Aufgabe 1 >> Gib den Absatz des Kommentars zu Guttenberg, der mit „Zweitens frage ich mich“ beginnt, als knappe Liste wieder. Seine wesentlichen Aussagen sollen erhalten bleiben.
Aufgabe 2 >> Führe den Kommentar zu Guttenberg im selben Ton um einige Sätze weiter, beginnend nach seinem letzten Satz.

Ausgewählte Passage >>
Wem dient der Freiherr?

Guttenberg hat jetzt erklärt, dass wenn es eile und zu extrem komplizierten Fragen nicht hinreichend Sachverstand in einem Ministerium vorhanden sei, so sei es geradezu geboten, externe Spezialisten heranzuziehen.

Das mag zur Beratung ja zutreffen, aber gleich für einen ganzen Finanzmarktsgesetzentwurf eine internationale Großkanzlei, die vor allem für Finanzmarktakteure arbeitet, komplett beauftragen, das ist etwas anderes.

Wenn das Ministerium von all diesen Dingen selbst nichts versteht, dann sollte es geschlossen werden, erstens.

Zweitens frage ich mich, wenn schon das Ministerium nicht begreift, was anliegt, wie die Abgeordneten dasselbe dann verstehen sollen; und, wie es scheint, vertraute der Minister der britischen Kanzlei so sehr, dass er vor Herausgabe des Schriftsatzes noch nicht einmal gegenlesen ließ.

Aber das hätte ja auch keinen Sinn ergeben, da seine Beamten diesen ja ohnehin nicht hätten bewerten können.

Aufgeführte Datensätze >>
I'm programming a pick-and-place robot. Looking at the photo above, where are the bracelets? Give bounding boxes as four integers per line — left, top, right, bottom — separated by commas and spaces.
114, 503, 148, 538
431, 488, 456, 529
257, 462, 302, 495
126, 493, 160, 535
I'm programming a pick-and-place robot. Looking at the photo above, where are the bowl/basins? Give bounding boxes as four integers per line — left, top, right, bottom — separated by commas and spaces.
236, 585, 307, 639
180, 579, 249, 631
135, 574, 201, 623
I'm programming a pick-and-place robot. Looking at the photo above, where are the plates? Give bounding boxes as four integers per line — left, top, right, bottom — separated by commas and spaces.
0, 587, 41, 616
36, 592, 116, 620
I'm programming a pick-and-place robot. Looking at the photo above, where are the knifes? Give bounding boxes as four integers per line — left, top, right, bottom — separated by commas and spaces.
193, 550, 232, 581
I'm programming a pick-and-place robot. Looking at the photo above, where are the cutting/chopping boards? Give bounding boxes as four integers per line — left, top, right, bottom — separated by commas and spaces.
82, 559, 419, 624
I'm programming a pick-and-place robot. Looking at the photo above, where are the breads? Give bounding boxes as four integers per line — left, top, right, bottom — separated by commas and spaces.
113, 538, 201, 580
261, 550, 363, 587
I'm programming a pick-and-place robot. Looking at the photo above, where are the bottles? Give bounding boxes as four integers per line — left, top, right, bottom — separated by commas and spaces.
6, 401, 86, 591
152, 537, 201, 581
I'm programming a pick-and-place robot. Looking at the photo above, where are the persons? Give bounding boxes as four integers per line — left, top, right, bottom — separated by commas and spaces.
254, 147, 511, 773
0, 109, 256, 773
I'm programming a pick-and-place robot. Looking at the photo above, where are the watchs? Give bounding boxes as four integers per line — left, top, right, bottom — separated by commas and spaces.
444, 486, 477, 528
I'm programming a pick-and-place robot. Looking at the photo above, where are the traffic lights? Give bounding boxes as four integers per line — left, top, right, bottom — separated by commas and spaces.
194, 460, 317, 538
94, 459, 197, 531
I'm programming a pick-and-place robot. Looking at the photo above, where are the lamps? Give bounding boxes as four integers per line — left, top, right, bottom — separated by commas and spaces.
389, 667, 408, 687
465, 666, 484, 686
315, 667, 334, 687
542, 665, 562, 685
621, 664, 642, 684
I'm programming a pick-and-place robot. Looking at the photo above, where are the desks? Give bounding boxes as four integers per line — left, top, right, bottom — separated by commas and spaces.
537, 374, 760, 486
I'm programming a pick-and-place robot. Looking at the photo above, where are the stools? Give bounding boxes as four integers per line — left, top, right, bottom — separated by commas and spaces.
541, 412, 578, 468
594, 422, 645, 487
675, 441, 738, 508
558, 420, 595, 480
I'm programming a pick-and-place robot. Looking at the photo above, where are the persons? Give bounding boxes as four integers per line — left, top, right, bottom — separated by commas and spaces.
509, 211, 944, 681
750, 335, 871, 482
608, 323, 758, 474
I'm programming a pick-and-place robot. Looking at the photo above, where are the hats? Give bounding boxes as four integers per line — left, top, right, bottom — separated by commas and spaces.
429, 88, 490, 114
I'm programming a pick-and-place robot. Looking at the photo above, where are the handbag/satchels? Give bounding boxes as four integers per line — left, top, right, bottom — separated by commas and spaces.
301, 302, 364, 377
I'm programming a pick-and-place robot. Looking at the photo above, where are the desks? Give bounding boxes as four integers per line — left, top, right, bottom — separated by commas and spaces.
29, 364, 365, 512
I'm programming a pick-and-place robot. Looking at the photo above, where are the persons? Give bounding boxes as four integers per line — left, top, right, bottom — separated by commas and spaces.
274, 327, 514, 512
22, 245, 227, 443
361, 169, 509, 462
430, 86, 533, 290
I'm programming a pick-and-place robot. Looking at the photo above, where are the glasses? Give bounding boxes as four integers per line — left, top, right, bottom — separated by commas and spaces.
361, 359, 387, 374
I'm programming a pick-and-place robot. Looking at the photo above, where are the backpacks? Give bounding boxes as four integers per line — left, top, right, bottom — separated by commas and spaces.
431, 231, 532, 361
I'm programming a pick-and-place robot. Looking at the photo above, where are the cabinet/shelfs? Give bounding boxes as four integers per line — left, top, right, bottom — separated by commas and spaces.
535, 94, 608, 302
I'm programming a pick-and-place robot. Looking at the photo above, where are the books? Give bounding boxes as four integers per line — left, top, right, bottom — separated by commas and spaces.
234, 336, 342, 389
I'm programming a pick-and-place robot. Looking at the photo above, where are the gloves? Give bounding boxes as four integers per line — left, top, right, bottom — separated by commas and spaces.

Schriftliche Antwort 1 >>
- Wenn schon das Ministerium nicht begreift, was anliegt, wie sollen es dann die Abgeordneten verstehen?
- Der Minister vertraute der britischen Kanzlei offenbar so sehr, dass er den Schriftsatz vor der Herausgabe nicht einmal gegenlesen ließ.

Schriftliche Antwort 2 >>
Dass ein für angloamerikanische Finanzinteressen manipuliertes Gesetz den deutschen Steuerzahler noch einmal Milliarden kosten könnte (oder sind diese Leute jetzt alle über Nacht Samariter geworden?), macht dem smarten Jungstar anscheinend nichts.

Der Mann sollte wirklich noch einmal daran denken, dass er einen deutschen Amtseid geschworen hat.

Andere eventuelle Eide in der Nachwuchsloge oder gegenüber Goldman Sachs oder Henry Kissinger sind damit obsolet; andernfalls liegt wenigstens Meineid vor, womöglich Landes- oder gar Hochverrat.

P. S.: Ich weiß sehr wohl, dass man in bestimmten Kreisen angesichts solcher Vorhaltungen immer noch lacht; dass aus Steuergeldern schon wieder Milliardenboni ausgezahlt werden können, unterfüttert diese Stimmung selbstredend; aber zusammengezählt wird bekanntlich erst zum Schluss.